Any hopes for a quick state budget recovery were dashed last week with the news that September revenues were 10 percent below projections.
That came on the heels of August’s 2 percent shortfall, which was less than the recent norm and suggested the trend might be turning around.
It’s clear now that’s not the case.
And even when the economy does turn around, history suggests that it will take a long time – even a few years – for revenues to return to previous levels, as Daily Journal Capitol correspondent Bobby Harrison reported last week.
Gov. Haley Barbour, who was in Asia on an economic development trip when the September results were announced, indicated more deep budget cuts are to come.
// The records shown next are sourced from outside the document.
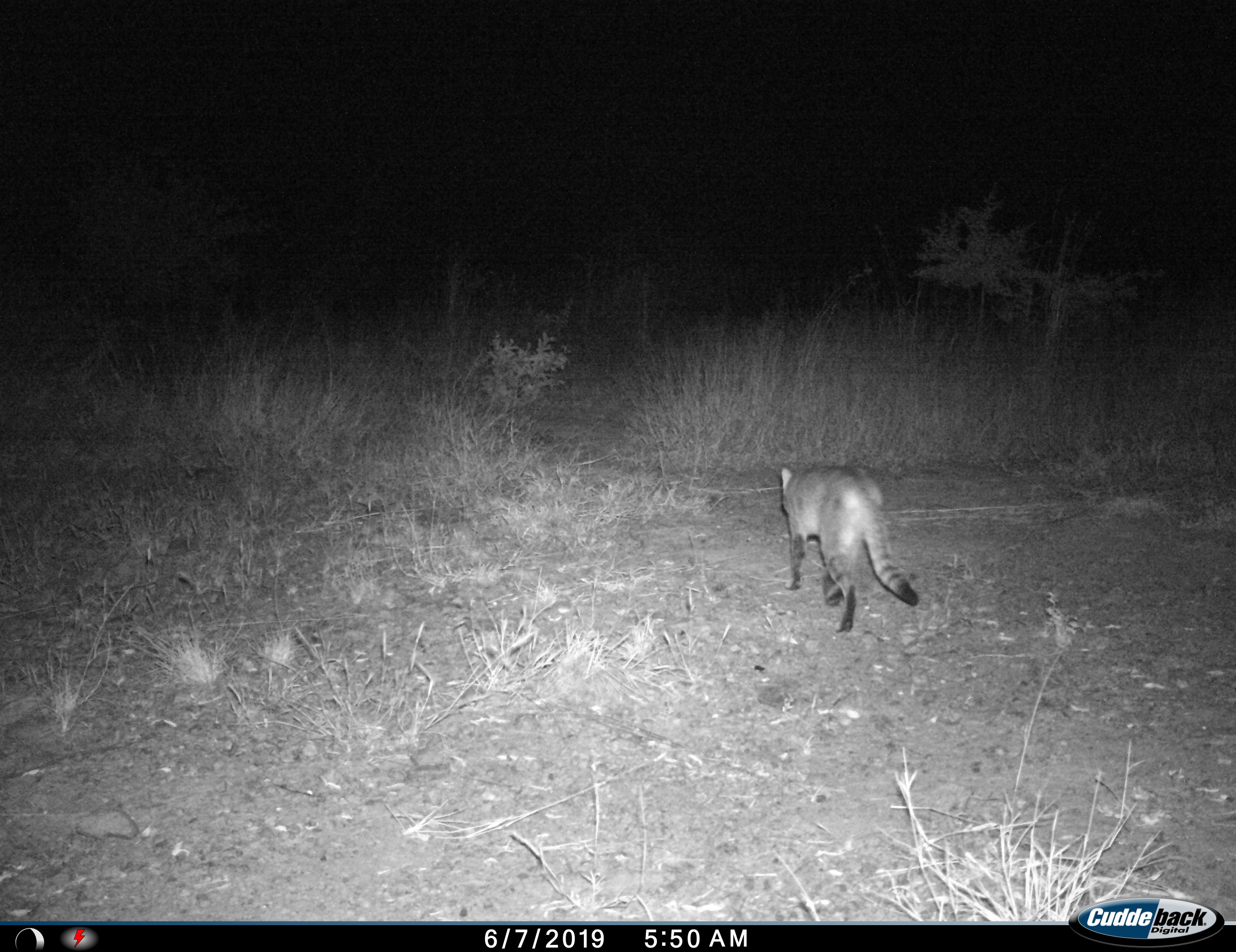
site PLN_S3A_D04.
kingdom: Animalia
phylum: Chordata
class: Mammalia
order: Carnivora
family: Felidae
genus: Felis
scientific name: Felis lybica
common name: african wild cat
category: africanwildcat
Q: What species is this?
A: Africanwildcat (african wild cat) (Felis lybica).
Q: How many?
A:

Mississippi is suffering all around economically. Our statewide unemployment rate is 10 percent, and it’s even higher in Northeast Mississippi. Sales tax collections are down across the board in the region, indicating that people don’t have the money to spend that they once did or are being a lot more careful about it. This in turn affects struggling businesses, further exacerbating the cycle.
Overall, state revenue collections are nearly 8 percent – $77.4 million – below estimates for the first three months of the 2010 fiscal year. Last month, Barbour cut state budgets, mostly education, by $171 million.
If he does another round of mid-year budget cutting soon, he’ll have to start elsewhere. State law says every agency must be cut 5 percent before any agency can be reduced more than that. Education has already reached the 5 percent threshold.
Clearly there will be a need for further cuts at some point. But K-12, community colleges and universities have already taken big hits, and more would be a significant setback to the state’s efforts to get education funding at all levels where it needs to be. Education, we need to continually remind ourselves, is the foundation for long-term economic success in the state.
What are the alternatives? Mississippi has $300 million in its rainy day fund. Those reserves must be used judiciously, as the governor has repeatedly stressed, given the likelihood of a prolonged revenue slump last two or three fiscal years and the eventual elimination of federal stimulus funding. But judicious use may mean tapping the reserves to avoid another hard blow to schools, community colleges and universities while giving them time to prepare for leaner times ahead.
None of these decisions will be easy for the governor or, when it comes to the next budget, for legislators. Keeping the long-term impact of today’s cuts in view is essential.